• [EXERCISE TASK]: Copy out the part of the pilgrimage text starting at "Badrinath Dham is" and ending at "to Lord Vishnu.", changing "Neelkanth" to "Nilkanth".
------ SELECTION ------
At Yamunotri & Gangotri, the pilgrims are cleansed body & soul and with having achieved purity in that sense, pilgrims to Sri Kedarnath becomes most rewarding. It is also customary to worship Lord Shiva with water of Ganga, which pilgrims going from Gangotri as well take some there to Kedarnath. Kedarnath is the seat of Lord Shiva. It is one of the twelve “Jyotirlingas” of Lord Shiva. Lying at an altitude of 3584 m at the head of river Mandakini, the shrine of Kedarnath is amongst the holiest pilgrimage for the Hindus. It is no wonder that Adi Guru Shankaracharya - a great scholar & saint, chose to enshrine Lord Shiva in this land, where the unholy becomes holy and the holy becomes holier. It is the place where Lord Shiva absolved Pandavas from the sin of killing their own cousins Kauravas in the battle of Kurukshetra. The origin of the revered temple can be found in the great epic Mahabharat. The holiest of Shiva’s shrines is linked to Gold among base metals so that every pilgrims finds peace here, and it is said that devotees who die here become one with Shiva himself. Beyond the temple is the highway to heaven, called Mahapanth.
According to legend, the place came into being during the period when the five Pandavas brothers were asked to seek Shiva’s blessings purging them of the sin of killing their cousins. Lord Shiva unwilling to give darshans to the Pandavas freed Kashi to live incognito in Guptkashi, where eventually he was detected by the Pandavas. While fleeing Shiva took refuge at Kedarnath in the form of a bull and started to plunge underground when he was spotted by the Pandavas. He dived into the ground, leaving behind his hump on the surface. No wonder the natural rock formation that is worshipped here resembles the hump of a bull. Thus Shiva pleased with the determination of the Pandavas, exonerated them from their sin, gave them darshan & bestowed upon them the opportunity to worship his hump. The other four places where Shiva is worshipped take their appearance from different parts of his body -the naval at Madmaheshwar, the arms at Tungnath, the face at Rudranath, and the matted hair at Kalpeshwar. The latter four along with Kedarnath are known as the Panch Kedars.
Badrinath Dham is one of the oldest of Hindu places of worship. On the right bank of the river Alaknanda lies the sacred shrine perched at an altitude of 3133m above sea level, guarded on either side by the two mountain peaks Nar & Narain with the towering Neelkanth peak providing a splendid back-drop. Also known as the Vishal Badri, the largest among the five Badris, it is revered by all as the apt tribute to Lord Vishnu.
Badrinath is devoted to the worship of Vishnu, who according to an amusing tale, usurped this place from Shiva. For Vishnu had come here as the gods once did, to offer penance. He loved the place so much that he plotted to unseat Shiva from his meditation here. He took on the form of a beautiful child and began to wail. Shiva’s wife, Parvati, picked him up but could not calm the child. Since his wailing continued to disturb Shiva, he shifted to Kedarnath in exasperation, leaving the spot free for Vishnu to occupy. But reminders of Shiva’s stay continue to linger, most visible in the name, Badri, a kind of berry that Shiva was most fond of and the gigantic tree, invisible to the mortal eye, that served Shiva. Legend also has it, when the Ganga was requested to descend to earth to help the suffering humanity, the earth was unable to withstand the force of its descend. Therefore the mighty Ganga was split into twelve holy channels, Alaknanda was one of them that later became the abode of Lord Vishnu or Badrinath.When the sage Narad disapproved of Lord Vishnu’s way of living in worldly comforts, he was hurt and sent his spouse to nagkanyas. He himself decided to disappear in the Himalayan valley-whose peaks make for some of the most enticing manifestations of God’s creations.
------ SUPPLIED MATERIAL ------
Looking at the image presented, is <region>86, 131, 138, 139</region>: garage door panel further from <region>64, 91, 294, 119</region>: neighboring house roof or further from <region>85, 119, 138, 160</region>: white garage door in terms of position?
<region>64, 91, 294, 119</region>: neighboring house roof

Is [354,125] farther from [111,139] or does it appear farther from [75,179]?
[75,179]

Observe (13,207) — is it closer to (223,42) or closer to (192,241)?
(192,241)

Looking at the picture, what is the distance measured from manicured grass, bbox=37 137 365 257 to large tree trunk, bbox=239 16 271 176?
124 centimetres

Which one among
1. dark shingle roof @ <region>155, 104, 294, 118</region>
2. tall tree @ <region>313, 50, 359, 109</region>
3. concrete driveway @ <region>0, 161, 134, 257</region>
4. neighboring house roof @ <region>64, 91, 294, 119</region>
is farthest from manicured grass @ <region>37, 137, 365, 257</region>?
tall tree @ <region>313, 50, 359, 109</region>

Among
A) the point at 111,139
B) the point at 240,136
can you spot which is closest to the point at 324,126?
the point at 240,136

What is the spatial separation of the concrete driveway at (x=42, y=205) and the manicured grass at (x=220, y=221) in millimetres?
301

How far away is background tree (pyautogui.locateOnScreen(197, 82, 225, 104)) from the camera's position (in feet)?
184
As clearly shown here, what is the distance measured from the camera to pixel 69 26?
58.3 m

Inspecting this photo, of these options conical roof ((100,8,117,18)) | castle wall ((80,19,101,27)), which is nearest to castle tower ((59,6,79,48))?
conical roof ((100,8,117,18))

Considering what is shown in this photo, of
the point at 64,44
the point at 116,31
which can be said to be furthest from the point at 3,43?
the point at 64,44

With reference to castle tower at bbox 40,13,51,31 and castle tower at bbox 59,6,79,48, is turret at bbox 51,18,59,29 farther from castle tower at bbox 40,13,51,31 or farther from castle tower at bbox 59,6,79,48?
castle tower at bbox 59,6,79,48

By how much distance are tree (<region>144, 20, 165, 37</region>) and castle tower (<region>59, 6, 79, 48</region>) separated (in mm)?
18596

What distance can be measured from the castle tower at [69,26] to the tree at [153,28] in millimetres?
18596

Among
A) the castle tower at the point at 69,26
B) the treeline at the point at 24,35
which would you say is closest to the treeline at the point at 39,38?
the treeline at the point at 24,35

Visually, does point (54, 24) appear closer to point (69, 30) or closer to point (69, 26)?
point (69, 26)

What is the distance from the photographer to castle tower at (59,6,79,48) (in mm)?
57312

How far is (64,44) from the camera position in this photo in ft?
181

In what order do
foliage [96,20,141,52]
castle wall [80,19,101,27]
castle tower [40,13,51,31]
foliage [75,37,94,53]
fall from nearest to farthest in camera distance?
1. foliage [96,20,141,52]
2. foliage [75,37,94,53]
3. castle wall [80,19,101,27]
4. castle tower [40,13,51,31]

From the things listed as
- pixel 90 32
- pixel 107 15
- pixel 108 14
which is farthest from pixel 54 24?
------
• [WRITTEN SOLUTION]:
Badrinath Dham is one of the oldest of Hindu places of worship. On the right bank of the river Alaknanda lies the sacred shrine perched at an altitude of 3133m above sea level, guarded on either side by the two mountain peaks Nar & Narain with the towering Nilkanth peak providing a splendid back-drop. Also known as the Vishal Badri, the largest among the five Badris, it is revered by all as the apt tribute to Lord Vishnu.